• **TEXTAUSZUG**:
┄┄┄┄┄┄
# Kühler auf Mainboard wird sehr heiß



## Schatttenlord (30. Dezember 2013)

*Kühler auf Mainboard wird sehr heiß*

Guten Morgen zusammen,

ich habe auf meinem Mainboard  (ASRock P67 Extreme4) einen Kühlkörper, der sich stark erwärmt. 
der auf dem V8 steht:
http://pic.sysprofile.de/images/WIK52235.jpg
Oberhalb steckt die Grafikkarte mit 2 Lüftern, die Warme Luft wird aber nicht nach außen abtransportiert, da die 2 Lüfter der Graka nur die Luft durchmischen, was besonders auffällt wenn die CPU stark aber die Grafikkarte nicht beansprucht wird:
http://pic.sysprofile.de/images/cr884636.jpg

Bestehendes Kühlkonzept ist Folgendes:
Vorne unten ein Lüfter Luft einsaugend
Hinten oben ein Lüfter ausblasend
1 Netzteil ausblasend
Oben 2 Lüfter durch Radiator ausblasend.(Kühlung des Prozessors)

Ich habe mir gedacht evt. von vorne gesehen einen Lüfter vor diesen V8 Kühlkörper zu stellen, so dass er einen Luftzug über den Kühlkörper führt, oder diesen an der Hinteren Slotblende anbringe um die Warme Luft abzuführen.

Was meint ihr, ist das sinnvoll? Andere Ideen sind natürlich herzlich willkommen.


----------



## FeuerToifel (30. Dezember 2013)

*AW: Kühler auf Mainboard wird sehr heiß*

wie heiss ist den sehr heiss in etwa? verbrennst du dir die finger, wenn du den kühler anfasst? wenn du den kühler noch anfassen kannst, ohne sofort eine verbrennung zu haben, ist eigendlich noch nicht zu warm. du kannst ja mal testweise einen lüfter darüber hängen und sehen, wie weit das was bringt


----------



## Abductee (30. Dezember 2013)

*AW: Kühler auf Mainboard wird sehr heiß*

Bis 70°C ist für den Chipset absolut unbedenklich, die meisten sind bis 90-100°C spezifiziert.

Eine gefühlte unangenehme Temperaturhast du schon mit ca. 40°C, ab 60°C kann sich schon eine Brandblase bilden.
Wenn du den Finger einige Sekunden lang auf den Kühlkörper draufhalten kannst ohne Schmerzen zu bekommen, ist alles OK


----------



## Schatttenlord (30. Dezember 2013)
┄┄┄┄┄┄
• **ZIEL**: Aktualisiere im Forenthread zum heißen Kühlkörper den Abschnitt, der mit "# Kühler auf" beginnt und sich bis einschließlich "sich stark erwärmt." fortsetzt. Ersetze darin "Mainboard" durch "Motherboard" und gib den Abschnitt wieder.

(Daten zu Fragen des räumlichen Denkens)
┄┄┄┄┄┄
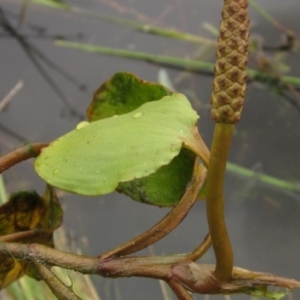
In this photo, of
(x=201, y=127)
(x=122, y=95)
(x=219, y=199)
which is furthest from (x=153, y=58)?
(x=219, y=199)

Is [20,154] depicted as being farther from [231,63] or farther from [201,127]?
[201,127]

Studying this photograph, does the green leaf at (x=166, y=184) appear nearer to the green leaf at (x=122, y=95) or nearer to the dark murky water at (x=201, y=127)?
the green leaf at (x=122, y=95)

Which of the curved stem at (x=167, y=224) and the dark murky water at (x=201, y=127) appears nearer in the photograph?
the curved stem at (x=167, y=224)

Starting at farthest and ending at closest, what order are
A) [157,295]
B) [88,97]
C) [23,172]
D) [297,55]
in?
[297,55], [88,97], [23,172], [157,295]

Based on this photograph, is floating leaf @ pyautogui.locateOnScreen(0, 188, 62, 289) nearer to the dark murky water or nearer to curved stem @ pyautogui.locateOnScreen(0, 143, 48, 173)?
curved stem @ pyautogui.locateOnScreen(0, 143, 48, 173)

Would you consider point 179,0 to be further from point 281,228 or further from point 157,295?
point 157,295

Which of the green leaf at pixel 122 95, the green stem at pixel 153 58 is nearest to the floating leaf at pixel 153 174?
the green leaf at pixel 122 95

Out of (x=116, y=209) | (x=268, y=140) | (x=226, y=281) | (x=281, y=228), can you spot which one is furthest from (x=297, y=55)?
(x=226, y=281)
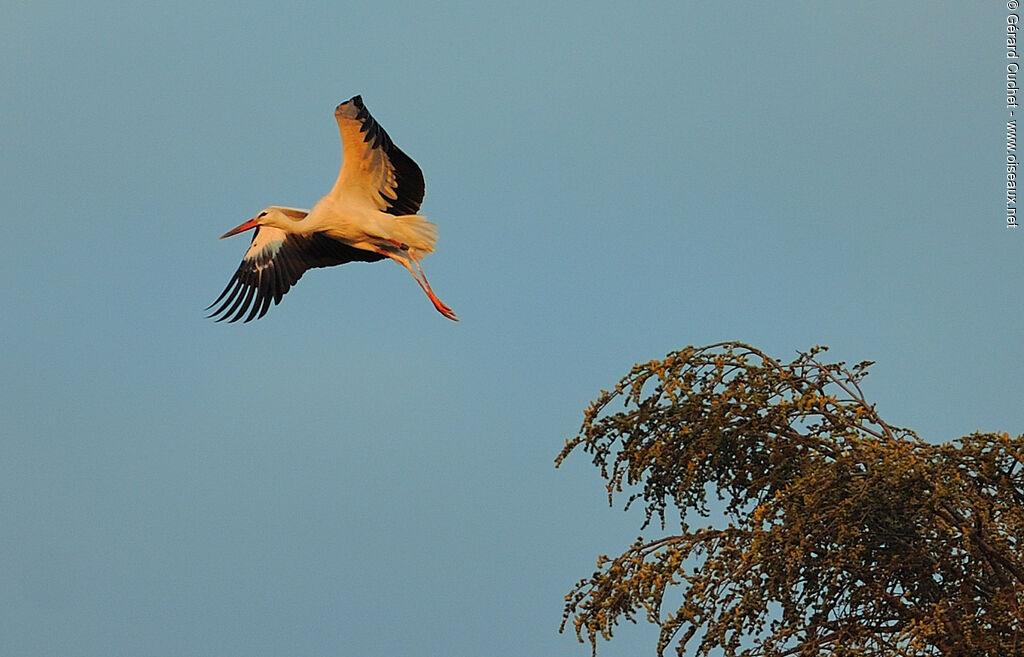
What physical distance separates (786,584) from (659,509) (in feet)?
4.33

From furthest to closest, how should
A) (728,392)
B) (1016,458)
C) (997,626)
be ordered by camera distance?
(728,392) < (1016,458) < (997,626)

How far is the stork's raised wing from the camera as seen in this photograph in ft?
37.0

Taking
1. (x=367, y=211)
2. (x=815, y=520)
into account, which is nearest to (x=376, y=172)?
(x=367, y=211)

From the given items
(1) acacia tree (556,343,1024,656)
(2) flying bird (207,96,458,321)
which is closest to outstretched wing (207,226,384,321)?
(2) flying bird (207,96,458,321)

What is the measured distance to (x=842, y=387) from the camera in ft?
26.3

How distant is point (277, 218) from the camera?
1250 cm

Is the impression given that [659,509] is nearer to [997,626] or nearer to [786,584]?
[786,584]

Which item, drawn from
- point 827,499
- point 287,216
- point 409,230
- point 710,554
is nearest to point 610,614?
point 710,554

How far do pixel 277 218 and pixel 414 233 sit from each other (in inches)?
58.4

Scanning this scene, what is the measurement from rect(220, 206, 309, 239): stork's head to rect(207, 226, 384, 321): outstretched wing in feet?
0.51

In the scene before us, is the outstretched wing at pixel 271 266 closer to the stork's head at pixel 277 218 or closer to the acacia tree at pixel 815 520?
the stork's head at pixel 277 218

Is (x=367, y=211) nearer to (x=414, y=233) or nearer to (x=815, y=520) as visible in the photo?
(x=414, y=233)

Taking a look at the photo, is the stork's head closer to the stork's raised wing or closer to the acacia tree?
the stork's raised wing

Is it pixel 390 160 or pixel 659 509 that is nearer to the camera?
pixel 659 509
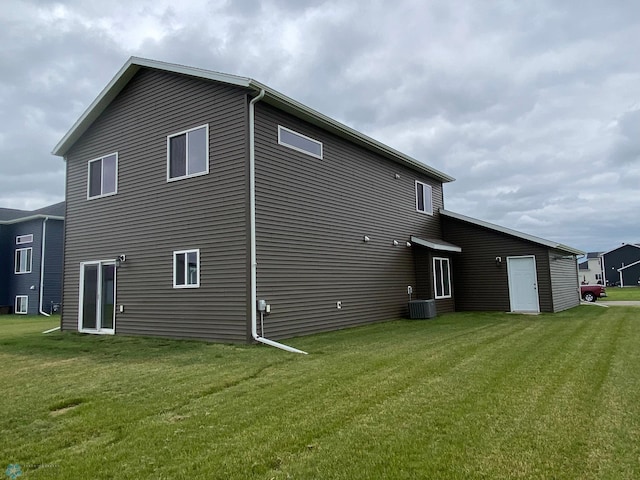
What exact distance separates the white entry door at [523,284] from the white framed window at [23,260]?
22.5 metres

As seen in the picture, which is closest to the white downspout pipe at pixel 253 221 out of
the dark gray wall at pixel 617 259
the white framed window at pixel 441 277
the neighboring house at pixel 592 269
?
the white framed window at pixel 441 277

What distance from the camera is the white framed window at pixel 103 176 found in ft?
38.7

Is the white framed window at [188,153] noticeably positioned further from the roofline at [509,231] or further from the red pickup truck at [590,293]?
the red pickup truck at [590,293]

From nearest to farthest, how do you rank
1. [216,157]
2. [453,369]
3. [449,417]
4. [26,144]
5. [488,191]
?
[449,417] < [453,369] < [216,157] < [26,144] < [488,191]

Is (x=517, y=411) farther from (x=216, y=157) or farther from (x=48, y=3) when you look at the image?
(x=48, y=3)

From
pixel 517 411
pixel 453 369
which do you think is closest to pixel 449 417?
pixel 517 411

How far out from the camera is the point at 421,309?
45.3 feet

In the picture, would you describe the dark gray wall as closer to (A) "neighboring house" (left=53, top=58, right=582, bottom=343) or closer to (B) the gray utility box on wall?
(A) "neighboring house" (left=53, top=58, right=582, bottom=343)

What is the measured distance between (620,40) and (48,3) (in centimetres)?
1514

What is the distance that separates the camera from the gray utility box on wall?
13.8m

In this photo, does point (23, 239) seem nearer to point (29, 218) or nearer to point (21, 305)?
point (29, 218)

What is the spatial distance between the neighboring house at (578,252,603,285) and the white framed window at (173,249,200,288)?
5497 centimetres

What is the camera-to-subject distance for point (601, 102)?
16.1m

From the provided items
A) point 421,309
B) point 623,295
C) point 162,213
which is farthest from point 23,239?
point 623,295
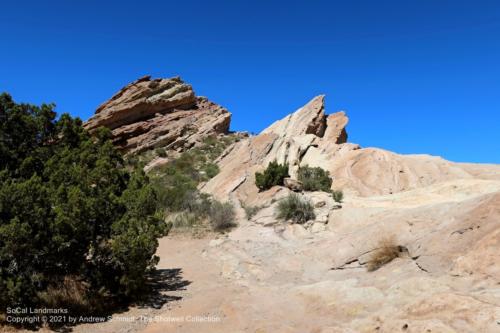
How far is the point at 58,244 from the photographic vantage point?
7812 mm

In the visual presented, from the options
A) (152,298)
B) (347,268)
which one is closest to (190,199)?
(152,298)

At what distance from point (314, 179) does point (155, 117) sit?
23634 mm

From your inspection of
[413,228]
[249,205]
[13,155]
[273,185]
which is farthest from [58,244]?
[273,185]

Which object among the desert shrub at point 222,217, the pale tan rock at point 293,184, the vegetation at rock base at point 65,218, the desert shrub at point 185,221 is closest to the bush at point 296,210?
the desert shrub at point 222,217

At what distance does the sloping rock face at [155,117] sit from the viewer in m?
37.9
┄┄┄┄┄┄
• **LÖSUNG**:
# Kühler auf Motherboard wird sehr heiß



## Schatttenlord (30. Dezember 2013)

*Kühler auf Motherboard wird sehr heiß*

Guten Morgen zusammen,

ich habe auf meinem Motherboard  (ASRock P67 Extreme4) einen Kühlkörper, der sich stark erwärmt.